Der einflussreiche demokratische Mehrheitsführer im US-Senat, Chuck Schumer, hat letzte Woche Israels Ministerpräsidenten Benjamin Netanjahu scharf kritisiert. Er hat gar Neuwahlen gefordert. Netanjahu hat Schumers Kritik an ihm und seiner Regierung mit scharfen Worten zurückgewiesen.
«Ich finde, dass das, was er gesagt hat, völlig unangemessen ist», sagte Netanjahu in einem am Sonntag ausgestrahlten Interview des US-Senders CNN. Es sei unangebracht, einer anderen Demokratie vorzuschreiben, die gewählte Führung dort zu ersetzen.
Differenzen in der amerikanisch-israelischen Beziehung
Zu Beginn des Angriffs der Hamas auf Israel haben sich die USA klar auf die Seite Israels gestellt. Doch es tun sich auch Gräben auf, und die USA kritisieren die israelische Kriegsführung immer schärfer. Langfristig fordern die USA eine Zweistaatenlösung, also die Schaffung eines palästinensischen Staates. Netanjahu hat dafür kein Gehör.
Dass ausgerechnet Chuck Schumer als Jude und Mehrheitsführer der Demokraten im Senat Netanjahu kritisiert, zeige das Ausmass des Problems für die amerikanische Regierung, sagt Sebastian Ramspeck. Er ist internationaler Korrespondent für SRF. Der Gazakrieg werde für die USA zunehmend zu einem innen- wie aussenpolitischen Problem.
Auch die überdeutliche Reaktion von Netanjahu überrasche nicht. «Kein Regierungschef lässt sich gerne eine so grundsätzliche Kritik an seiner Person gefallen. Und schon gar nicht Netanjahu von einem Chuck Schumer», sagt Sebastian Ramspeck.
Diese scharfe gegenseitige Kritik sei aussergewöhnlich: «Es ist ungewöhnlich, dass ein Politiker in dieser Position in einer Demokratie den Regierungschef einer anderen Demokratie auf diese fundamentale Weise kritisiert – und das eines eng befreundeten Staates. Die USA ergänzen die Politik zugunsten von Israel um eine israelkritische Rhetorik.» Das sei ein klarer Hinweis: «Die Nerven liegen blank.»
Demokraten müssen um Stimmen buhlen
Bei diesem ungewöhnlichen Schlagabtausch geht es laut dem Korrespondenten auch um politisches Kalkül.

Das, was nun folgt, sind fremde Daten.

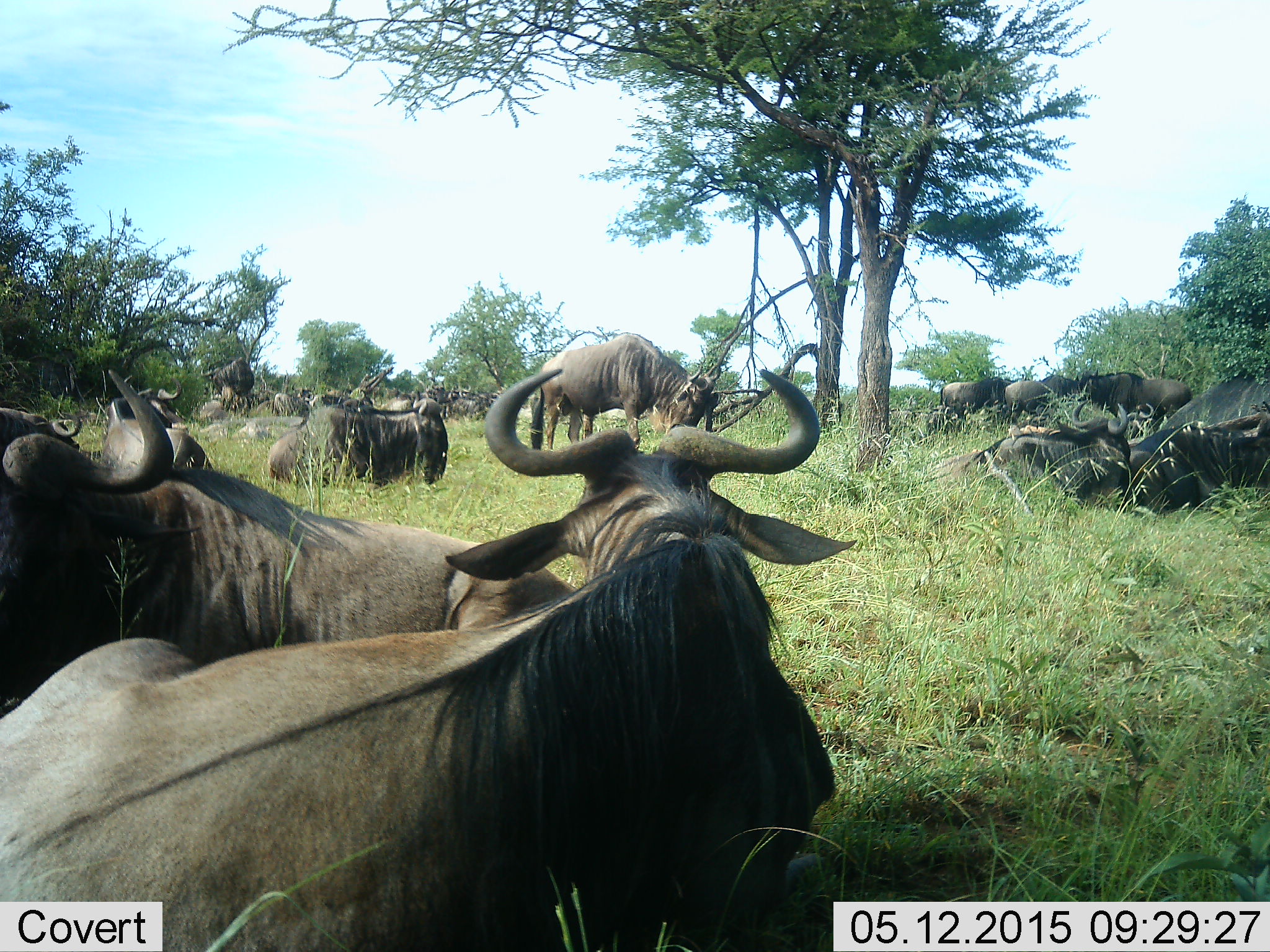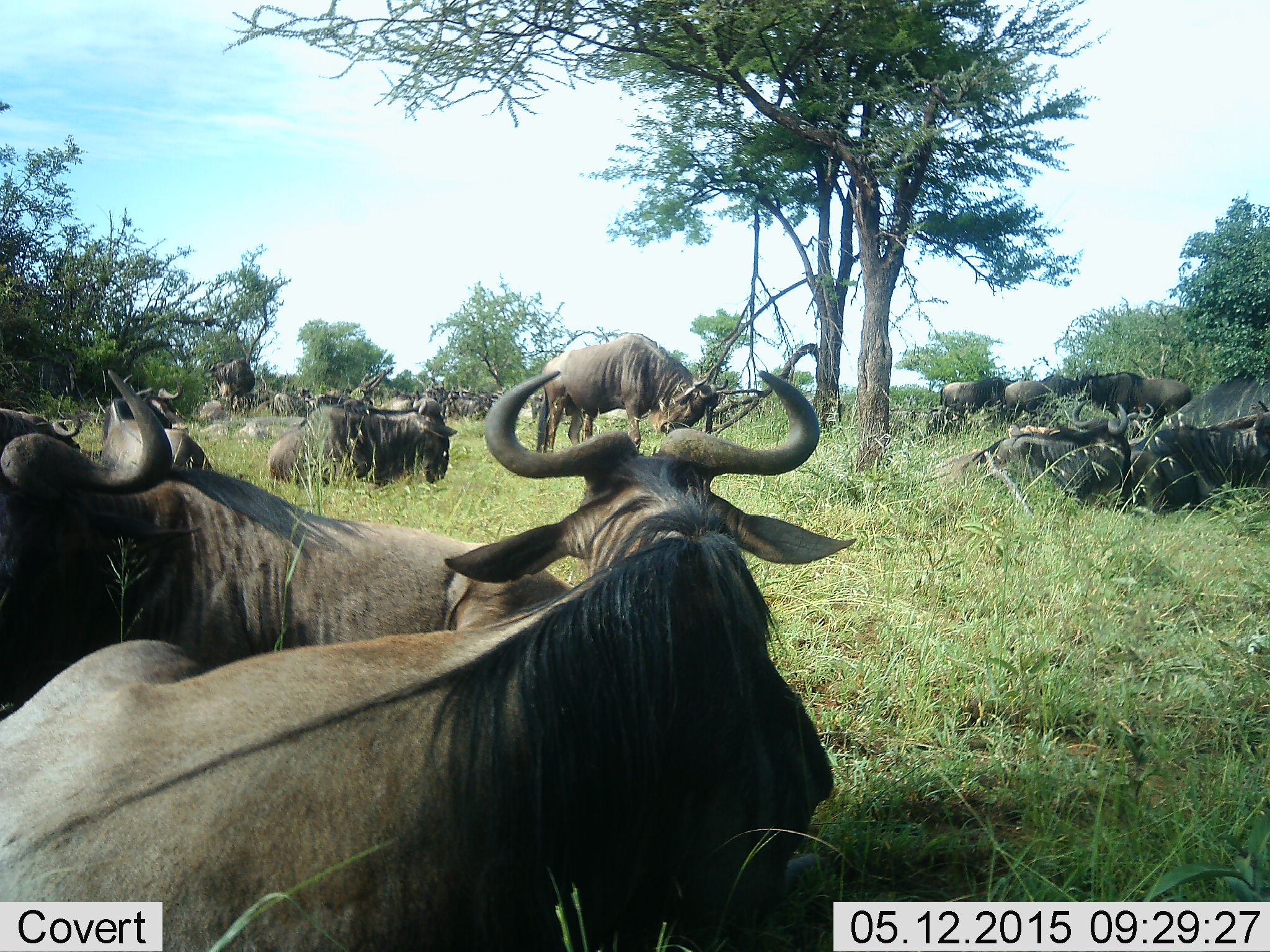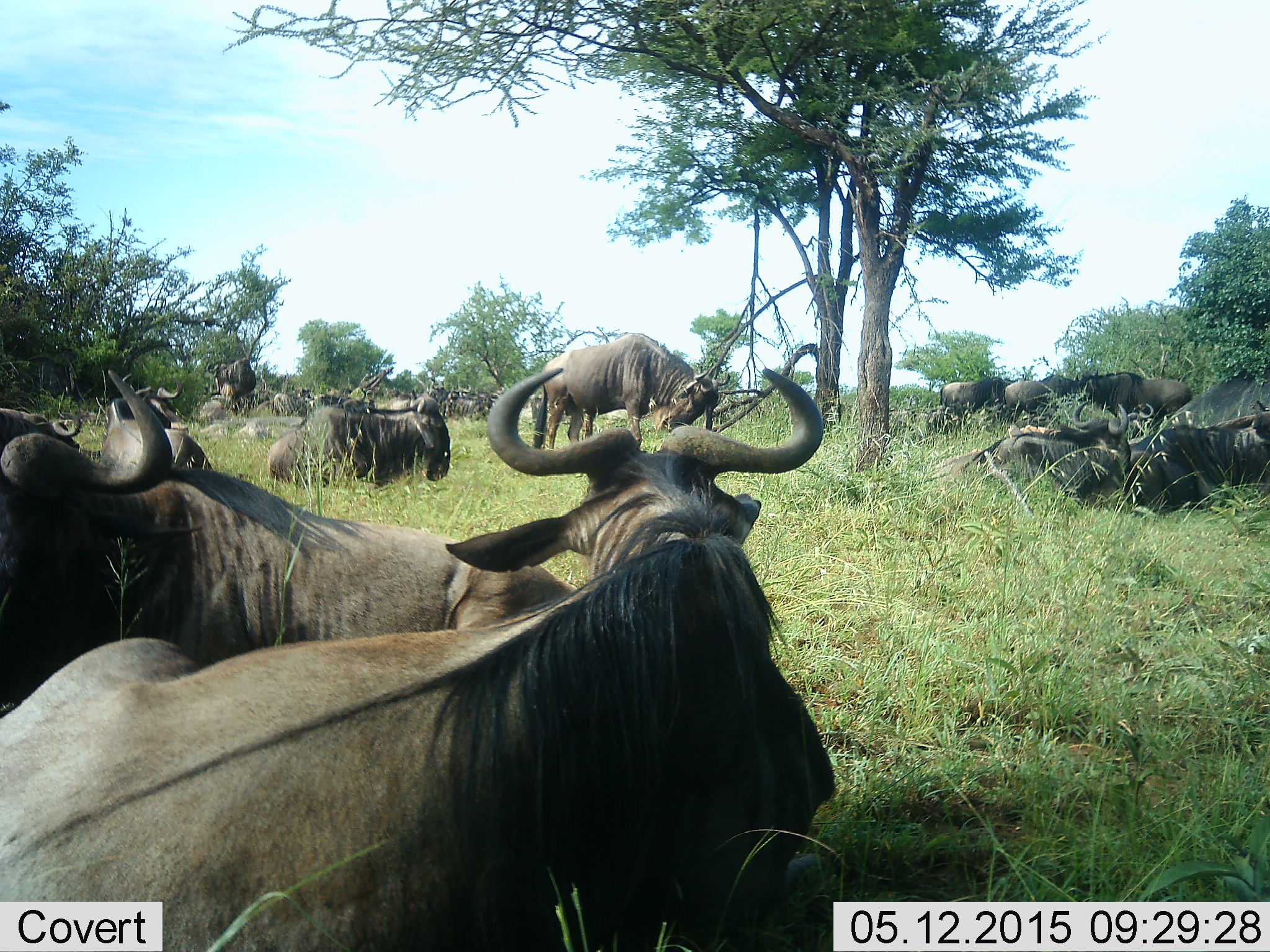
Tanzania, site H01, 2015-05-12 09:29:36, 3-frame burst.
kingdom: Animalia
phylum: Chordata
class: Mammalia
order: Artiodactyla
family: Bovidae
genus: Connochaetes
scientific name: Connochaetes taurinus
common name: blue wildebeest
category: wildebeest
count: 11-50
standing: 40%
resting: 100%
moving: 0%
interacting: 0%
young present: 0%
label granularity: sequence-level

In weniger als acht Monaten wählen die USA einen neuen Präsidenten und auch das Parlament wird grösstenteils neu gewählt. «Für Joe Biden geht es um jede Stimme, auch um die der Netanjahu-kritischen, propalästinensischen, muslimischen, linken und progressiven Wählerschaft», sagt Ramspeck.
Bei den letzten Wahlen gingen diese Stimmen mehrheitlich an die Demokratische Partei. Doch immer mehr Stimmen in den USA kritisieren den Krieg und das Leid der Zivilbevölkerung in Gaza. «Wenn diese Menschen den Eindruck haben, dass die USA zu wenig für die Palästinenserinnen und Palästinenser tut, könnten viele von ihnen im November nicht wählen gehen», so Ramspeck, «Daher gehe ich davon aus, dass jemand wie Chuck Schumer mit seinen Äusserungen auch Wahlkampf betreibt.»
Benjamin Netanjahu dürfte sich die Worte aus den USA zunutze machen. Er sei zwar als Politiker bei vielen unbeliebt, so Ramspeck. Doch nun herrscht Krieg. Und nach der grausamen Attacke der Hamas im vergangenen Oktober stehen die meisten Israelis doch hinter der Politik von Netanjahu. «Die Kritik bietet ihm auch die Gelegenheit, sich bei einigen als Hardliner im Dienste seines Landes zu präsentieren und damit zu punkten.»